In a first-of-its-kind lawsuit, students whose reading skills are below grade level are suing the state of Michigan and their school district. If successful, the lawsuit could spawn others nationwide.
Students are suing the state of Michigan and their Detroit-area school district for violating their “right to read.”
The class-action lawsuit appears to be the first of its kind, and potentially signals a new wave of civil rights litigation in the United States to enforce laws intended to boost academic achievement, education law experts say.
The American Civil Liberties Union of Michigan filed what it has dubbed the “right to read” lawsuit on behalf of the nearly 1,000 students in the impoverished district.
Two-thirds of 4th-graders and three-quarters of 7th-graders in the Highland Park school district are not proficient on state reading tests; 90 percent of 12th-graders fail the reading portion of the final state test administered in high school, according to the complaint. Nearly 100 percent of the district’s students are African-American.
“A child who cannot read will be disenfranchised in our society and economy for a lifetime,” said ACLU of Michigan executive director Kary Moss in a written statement explaining the case. The lawsuit follows a “careful process of investigation that has made clear that none of those [education officials] charged with the care of these children … have done their jobs.”

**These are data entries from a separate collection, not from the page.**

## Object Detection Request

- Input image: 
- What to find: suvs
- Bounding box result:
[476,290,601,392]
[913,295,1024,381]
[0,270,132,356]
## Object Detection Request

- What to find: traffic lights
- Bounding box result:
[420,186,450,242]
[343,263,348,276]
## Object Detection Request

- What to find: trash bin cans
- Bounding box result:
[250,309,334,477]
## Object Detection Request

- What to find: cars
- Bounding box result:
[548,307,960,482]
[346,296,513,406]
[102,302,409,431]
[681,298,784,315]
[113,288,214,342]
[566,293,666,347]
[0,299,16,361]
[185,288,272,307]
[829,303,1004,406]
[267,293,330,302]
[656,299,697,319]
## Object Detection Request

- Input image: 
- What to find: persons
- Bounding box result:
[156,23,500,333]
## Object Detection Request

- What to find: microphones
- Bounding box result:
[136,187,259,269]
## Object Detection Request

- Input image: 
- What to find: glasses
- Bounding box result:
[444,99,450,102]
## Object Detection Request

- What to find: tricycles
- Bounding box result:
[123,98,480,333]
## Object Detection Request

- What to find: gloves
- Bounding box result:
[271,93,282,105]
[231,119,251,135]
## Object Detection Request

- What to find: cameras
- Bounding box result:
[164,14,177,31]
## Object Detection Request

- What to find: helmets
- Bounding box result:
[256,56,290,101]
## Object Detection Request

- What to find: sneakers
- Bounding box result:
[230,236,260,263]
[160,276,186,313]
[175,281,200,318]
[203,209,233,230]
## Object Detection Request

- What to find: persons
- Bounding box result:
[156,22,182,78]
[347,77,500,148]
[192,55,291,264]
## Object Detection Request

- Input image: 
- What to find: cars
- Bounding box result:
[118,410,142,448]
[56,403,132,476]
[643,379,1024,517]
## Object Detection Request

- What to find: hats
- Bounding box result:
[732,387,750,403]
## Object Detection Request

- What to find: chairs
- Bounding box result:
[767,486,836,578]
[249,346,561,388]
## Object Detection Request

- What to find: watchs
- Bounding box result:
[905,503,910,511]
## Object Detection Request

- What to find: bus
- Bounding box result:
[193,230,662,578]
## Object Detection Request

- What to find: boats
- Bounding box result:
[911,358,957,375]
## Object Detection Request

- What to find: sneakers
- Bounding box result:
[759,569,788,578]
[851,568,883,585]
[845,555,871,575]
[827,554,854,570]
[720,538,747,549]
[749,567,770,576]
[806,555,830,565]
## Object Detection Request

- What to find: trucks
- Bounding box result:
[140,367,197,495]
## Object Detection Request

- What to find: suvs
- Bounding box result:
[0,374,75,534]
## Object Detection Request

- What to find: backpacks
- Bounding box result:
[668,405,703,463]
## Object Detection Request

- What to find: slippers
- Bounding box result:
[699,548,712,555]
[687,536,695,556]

One of the plaintiffs is a student referred to as S.D. An 8th-grader who has been in the district since 1st grade, his reading proficiency level is at a 3rd-grade level at best, the complaint alleges. Yet he “has never received any individualized reading intervention or remedial instruction from an adult” in the district.
According to state law, students who do not score satisfactorily on state reading tests in 4th or 7th grade “shall be provided special assistance” to bring skills to grade level within 12 months.